Wat we ons bijna nooit realiseren, is dat Nederland in 1900 één van de vele kleine landjes binnen Europa was. Het was daarbij nog eens arm ook,
hetgeen te danken was aan de Oranjes, die goed voor zichzelf en hun vrienden zorgden en de rest lieten stikken.
Na 1900 veranderde er iets. Nederland besloot een strikt neutrale rol te spelen en dat resulteerde in het feit dat we in de Eerste Wereldoorlog neutraal konden blijven. Daar waar andere Europese landen een enorme domper te verwerken kregen vanuit omgekomen burgers en soldaten en een enorme armoede vanwege de oorlogsschade, werd het arme Nederland verhoudingsgewijs ineens rijk en het was in staat om na de oorlog Europa te voorzien van haar producten.
Vooral In Brabant ging men zwaar aan de leg en werden gezinnen met meer dan tien kinderen de regel. De bevolking ontplofte werkelijk.
Dat bleef lang doorgaan, ook ver na de Tweede Wereldoorlog.
Om een indruk te geven, mijn dorp Best had in 1960 slechts 2000 woningen.
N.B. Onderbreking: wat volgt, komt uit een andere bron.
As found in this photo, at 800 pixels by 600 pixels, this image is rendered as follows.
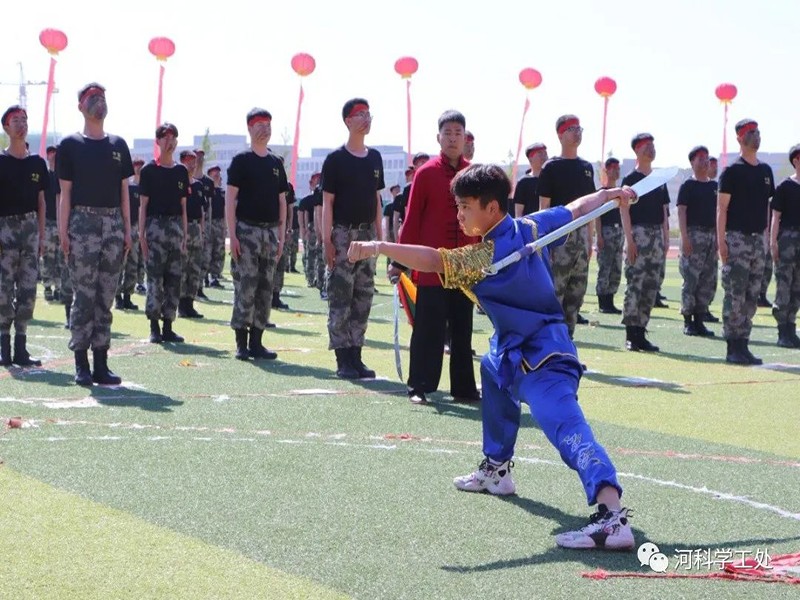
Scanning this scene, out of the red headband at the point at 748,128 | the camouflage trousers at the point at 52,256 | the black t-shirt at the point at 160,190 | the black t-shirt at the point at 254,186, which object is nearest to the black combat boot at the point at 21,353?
the black t-shirt at the point at 254,186

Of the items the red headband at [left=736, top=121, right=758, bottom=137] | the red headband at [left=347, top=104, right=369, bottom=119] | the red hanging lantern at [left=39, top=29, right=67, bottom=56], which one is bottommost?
the red headband at [left=347, top=104, right=369, bottom=119]

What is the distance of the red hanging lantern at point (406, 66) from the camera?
2406cm

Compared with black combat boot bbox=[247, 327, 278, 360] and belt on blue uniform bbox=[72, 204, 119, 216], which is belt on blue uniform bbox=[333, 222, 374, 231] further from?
belt on blue uniform bbox=[72, 204, 119, 216]

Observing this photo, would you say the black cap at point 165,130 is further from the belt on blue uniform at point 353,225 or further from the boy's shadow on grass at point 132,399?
the boy's shadow on grass at point 132,399

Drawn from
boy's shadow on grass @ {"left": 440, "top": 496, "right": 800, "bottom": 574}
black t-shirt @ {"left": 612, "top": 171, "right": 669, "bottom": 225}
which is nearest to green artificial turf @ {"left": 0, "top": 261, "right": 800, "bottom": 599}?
boy's shadow on grass @ {"left": 440, "top": 496, "right": 800, "bottom": 574}

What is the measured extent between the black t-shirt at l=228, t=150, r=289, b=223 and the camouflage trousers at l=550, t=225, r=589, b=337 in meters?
2.74

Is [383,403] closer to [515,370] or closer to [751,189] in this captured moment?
[515,370]

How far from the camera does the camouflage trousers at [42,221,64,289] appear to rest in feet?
57.9

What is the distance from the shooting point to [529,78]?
23484 millimetres

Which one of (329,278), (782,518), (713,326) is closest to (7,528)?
(782,518)

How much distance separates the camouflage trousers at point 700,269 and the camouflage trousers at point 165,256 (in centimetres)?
628

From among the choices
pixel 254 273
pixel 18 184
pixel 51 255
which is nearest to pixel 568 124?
pixel 254 273

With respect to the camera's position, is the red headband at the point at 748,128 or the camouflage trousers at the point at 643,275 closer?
the red headband at the point at 748,128

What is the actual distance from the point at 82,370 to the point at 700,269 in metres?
8.57
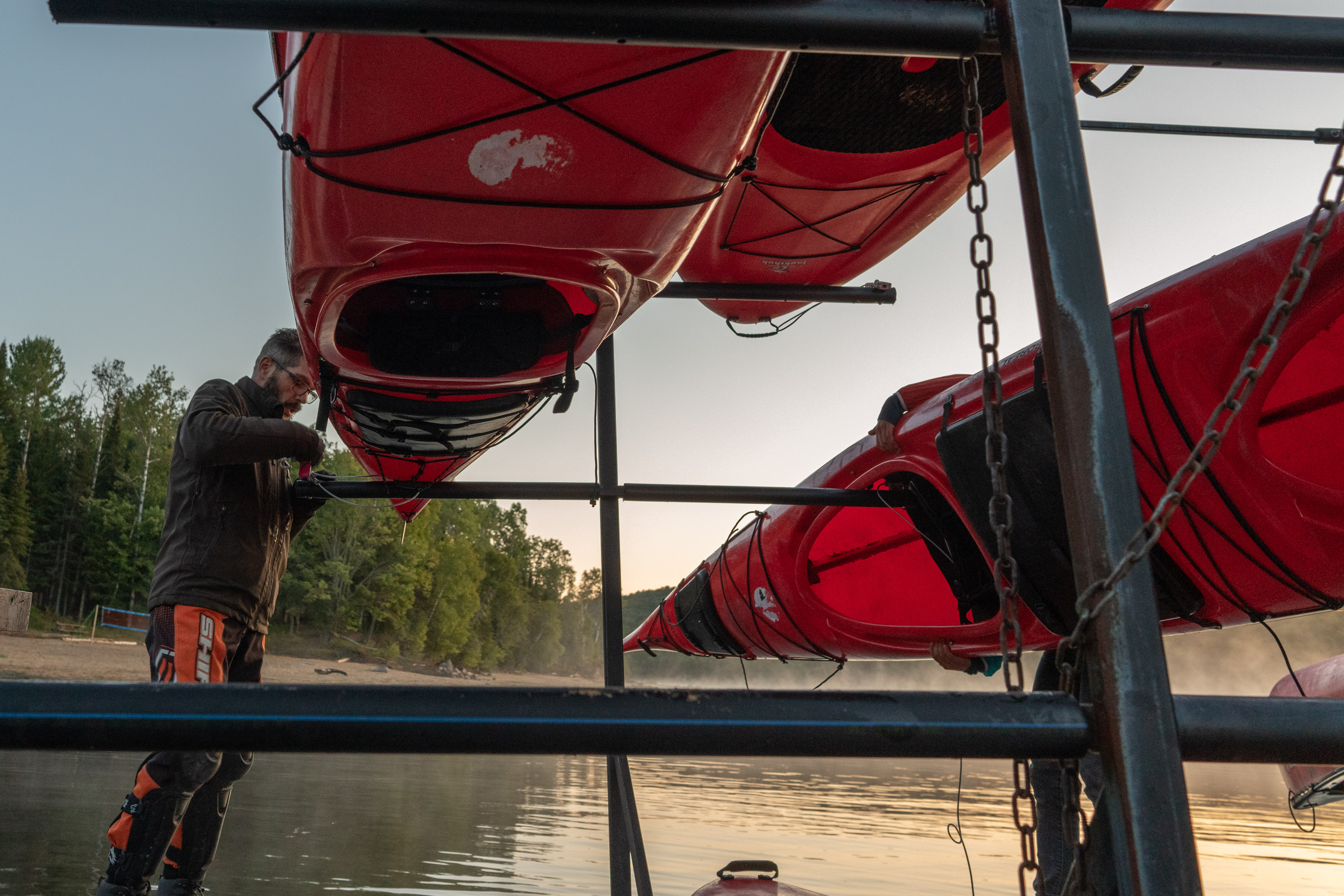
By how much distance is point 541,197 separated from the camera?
72.4 inches

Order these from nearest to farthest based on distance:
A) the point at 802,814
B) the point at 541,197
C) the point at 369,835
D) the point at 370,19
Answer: the point at 370,19
the point at 541,197
the point at 369,835
the point at 802,814

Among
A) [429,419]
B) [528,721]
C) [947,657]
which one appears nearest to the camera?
[528,721]

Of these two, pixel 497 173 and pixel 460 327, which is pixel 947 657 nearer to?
pixel 460 327

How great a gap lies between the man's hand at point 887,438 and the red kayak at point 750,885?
4.73ft

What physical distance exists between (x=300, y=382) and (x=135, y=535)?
37.7 m

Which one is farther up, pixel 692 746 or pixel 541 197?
pixel 541 197

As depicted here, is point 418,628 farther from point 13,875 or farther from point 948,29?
point 948,29

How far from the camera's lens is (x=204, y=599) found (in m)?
2.35

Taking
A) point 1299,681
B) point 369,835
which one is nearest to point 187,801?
point 1299,681

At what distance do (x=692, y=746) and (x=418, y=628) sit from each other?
42.3m

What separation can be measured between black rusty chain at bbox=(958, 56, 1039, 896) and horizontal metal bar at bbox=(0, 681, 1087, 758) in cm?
9

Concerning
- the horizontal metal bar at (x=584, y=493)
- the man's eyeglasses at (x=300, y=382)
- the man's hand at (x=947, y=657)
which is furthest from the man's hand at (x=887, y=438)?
the man's eyeglasses at (x=300, y=382)

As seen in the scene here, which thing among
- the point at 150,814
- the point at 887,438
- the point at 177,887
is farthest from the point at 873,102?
the point at 177,887

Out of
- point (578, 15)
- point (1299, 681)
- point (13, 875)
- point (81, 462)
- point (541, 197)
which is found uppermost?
point (81, 462)
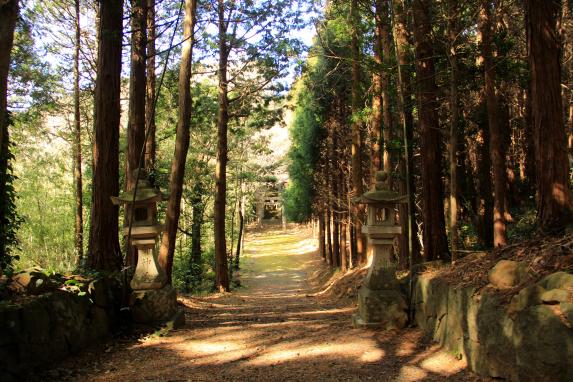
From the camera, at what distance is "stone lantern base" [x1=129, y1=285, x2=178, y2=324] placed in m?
7.40

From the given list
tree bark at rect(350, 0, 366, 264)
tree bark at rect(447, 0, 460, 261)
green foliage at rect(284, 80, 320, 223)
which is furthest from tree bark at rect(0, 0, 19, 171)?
green foliage at rect(284, 80, 320, 223)

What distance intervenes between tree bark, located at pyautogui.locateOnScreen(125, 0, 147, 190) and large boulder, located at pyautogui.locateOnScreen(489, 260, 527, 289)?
7.63 m

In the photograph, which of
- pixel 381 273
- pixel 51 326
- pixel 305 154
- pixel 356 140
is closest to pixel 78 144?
pixel 356 140

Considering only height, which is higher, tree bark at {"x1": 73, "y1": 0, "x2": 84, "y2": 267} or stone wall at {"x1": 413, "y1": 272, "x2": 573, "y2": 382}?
tree bark at {"x1": 73, "y1": 0, "x2": 84, "y2": 267}

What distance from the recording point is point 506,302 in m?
4.46

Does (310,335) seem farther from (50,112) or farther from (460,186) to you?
(50,112)

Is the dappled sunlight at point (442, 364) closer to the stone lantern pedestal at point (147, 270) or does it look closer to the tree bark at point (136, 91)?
the stone lantern pedestal at point (147, 270)

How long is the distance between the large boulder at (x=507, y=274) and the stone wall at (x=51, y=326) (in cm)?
502

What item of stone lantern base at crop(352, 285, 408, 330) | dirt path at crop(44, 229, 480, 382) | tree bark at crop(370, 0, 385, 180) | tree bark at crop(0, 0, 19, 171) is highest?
tree bark at crop(370, 0, 385, 180)

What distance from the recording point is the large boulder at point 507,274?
15.3ft

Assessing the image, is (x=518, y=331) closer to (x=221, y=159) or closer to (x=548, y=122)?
(x=548, y=122)

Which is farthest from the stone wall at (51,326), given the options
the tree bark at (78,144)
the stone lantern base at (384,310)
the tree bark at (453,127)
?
the tree bark at (78,144)

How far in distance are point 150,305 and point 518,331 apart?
5.59 m

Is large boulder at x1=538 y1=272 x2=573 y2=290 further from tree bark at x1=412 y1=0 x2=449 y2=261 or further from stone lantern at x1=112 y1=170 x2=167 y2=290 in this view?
stone lantern at x1=112 y1=170 x2=167 y2=290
In het jaar 2000 waren het er al 10.000. In veertig jaar zo’n enorme groei!
Voor ons heel normaal, maar de andere kleine landen in Europa groeiden veel minder explosief.
Daarom is Nederland qua inwonersaantal het grootste van de ‘kleine’ landen geworden. Aanzienlijk bevolkingsrijker dan België, Zweden, Noorwegen, Finland, Denemarken, Portugal, Ierland, Oostenrijk, Zwitserland en Griekenland. Dat terwijl dat in het jaar 1900 dus helemaal niet het geval was. Toen woonden er in België meer mensen dan in Nederland.
Tegenwoordig is de extra groei er wel uit. Ook Nederland kent net als veel andere Europese landen nog een lage groei die voornamelijk voortkomt vanuit de toename door zich hier vestigende vluchtelingen. De eigen bevolking groeit namelijk niet meer en krimpt soms zelfs.